The Spiral Staircase (1975)

The 1946 movie made a few changes to the Ethel Lina White book (the heroine, Helen, was rendered mute from trauma, the lunatic's motivations were simplified and so made easier to deal with in a quick 83 minutes, and the truly diabolical characters of Nurse Barker and Lady Warren were sanitised) and this 1975 made-for-tv remake of that movie further distances itself from the book by making even more changes, and dopey ones like heavy-handed signposting of the killer's identity and motives, an unnecessary extrapolation of Helen's trauma by way of repetitive flashbacks, and several more murders, at least one of which doesn't even fit the story.

★★☆☆☆

CINECAL: ONE SENTENCE REVIEWS

Tuesday, 7 April 2020

Hector and the Search For Happiness (2014)

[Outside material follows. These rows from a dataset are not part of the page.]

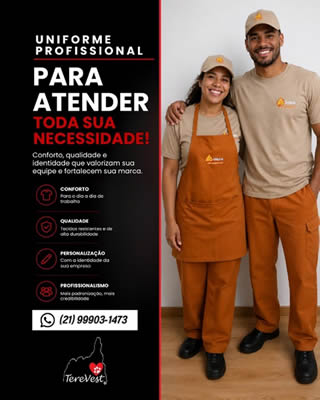 Uniforme Ramo alimentício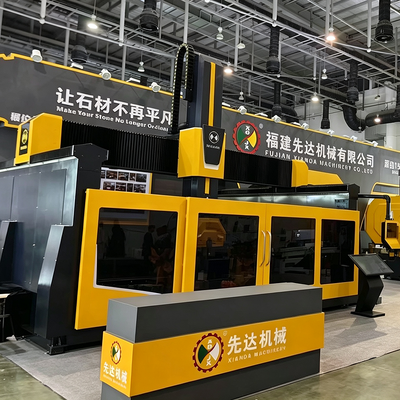 رهبر 1500 1500CM 5 محور مرکز ماشینکاری سنگ CNC گرانیت سنگ مرمر کوارتز برش تجهیزات آسیاب برای ستون رومی
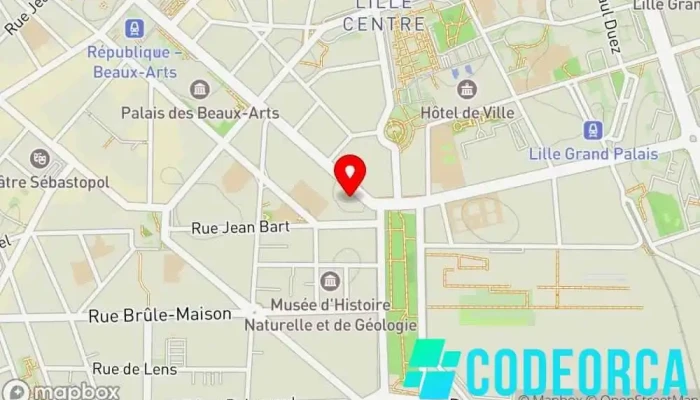 carte de ORÈS Agence de publicité à Lille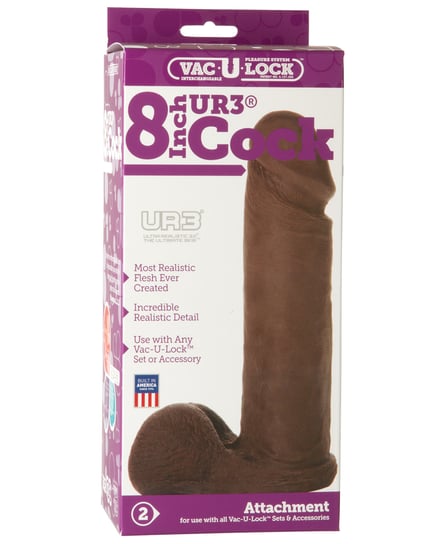 Vac-U-Lock 8″ ULTRASKYN Cock Attch. – Black by Vac-U-lock product image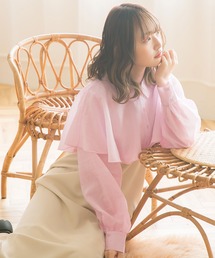 moulis'（ムーリス）の「シアーブラウスsetキャミワンピ（ワンピース）」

Things momentarily improve when Toni Collette turns up in the last third and shines brightly as the only genuine thing on the screen, but otherwise this is a nauseating affair about a psychiatrist (Simon Pegg) - a sometimes accident-prone Mr Bean, a sometimes naive trenchcoated Monsieur Hulot, an occasionally slapstick Charlie Chaplin, once a midair doctor, and at other times a wide-eyed Walter Mitty fantasist - who zips around the world like that Eat Pray Love person, searching for happiness, which he finds and packages up in fifteen one-line platitudes that appear on the screen occasionally throughout the movie like patronising summary statements of all the nonsense that has come before - cartoon sequences, a brutal kidnapping, mawkish travelogues, cloying romance, slapstick - a series of events seemingly intended as a "wondrous kaleidoscope" of the human condition but just irritating.  

★★☆☆☆

CINECAL: ONE SENTENCE  REVIEWS

Tuesday, 3 December 2019

Knives Out (2019)


Not as effective a homage to the Agatha Christie murder mystery as it is a homage to the parlour game thriller stage plays of the likes of Ira Levin and Anthony Shaffer, director Rian Johnson nods to Sleuth with his mystery novellist's mansion setting crammed full of unusual murder mystery objects (including a prominent Jolly Jack Tar figure) and Deathtrap is brought to mind watching this movie's twisting, changing thriller-, not mystery-, plot and, really, this mostly fun, mostly well-plotted movie is in fact at it worst in its messy third act and attempts at a detective dénouement - Agatha Christie was never so longwinded. 

★★★☆☆

CINECAL: ONE SENTENCE REVIEWS


Monday, 29 January 2018

All The Money In The World (2017)


ATMITW starts thrillingly with director Ridley Scott sweeping us back and forwards through time and around the world from Morocco to Saudi Arabia and New York and back to set up the details of the famous Getty kidnapping of 1973, but after an hour, when the movie goes back to square one and Michelle Williams' and Christopher Plummer's impressive performances become strained and repetitive through their having nothing new to do, it becomes clear that what we are watching is akin to the chess game that Plummer's Getty is momentarily seen playing by himself - no amount of lavish period Italian detail can hide the fact Scott is treading water and using exposition, nebulous developments and inconsistent characterisation to protract to epic length a stalemate.

★★★☆☆

CINECAL: ONE SENTENCE REVIEWS

Sunday, 27 August 2017

The Man with the Golden Gun (1974)



There's a long stretch in the middle of this ninth James Bond movie, the second starring Roger Moore, that plays out like the Dukes of Hazzard with a car doing a loop-the-loop over a bridge complete with zany popwhistle sound effects while a Boss Hog character gets hot and bothered in the back seat, and other stretches of the movie, which features Nick-Nack the "midget" butler, Miss Goodnight the Bond Girl and Mr Scaramonga the assassin with a superfluous nipple and a golden gun, resemble Fantasy Island and the old tv The Avengers, but not much of it feels like quality James Bond with the movie erring on the side of camp parody.

★★☆☆☆

CINECAL: ONE SENTENCE REVIEWS

Friday, 18 November 2016

Remember (2010)


This thriller presents a Holocaust survivor's ludicrous Memento-style roadtrip across America using pre-prepared notes to overcome his failing memory to search for the Nazi who killed his family, the result being a dreary sequence of the man's encounters with one potential Nazi culprit after another until there comes the heavily sign-posted, utterly unsurprising contrived ending.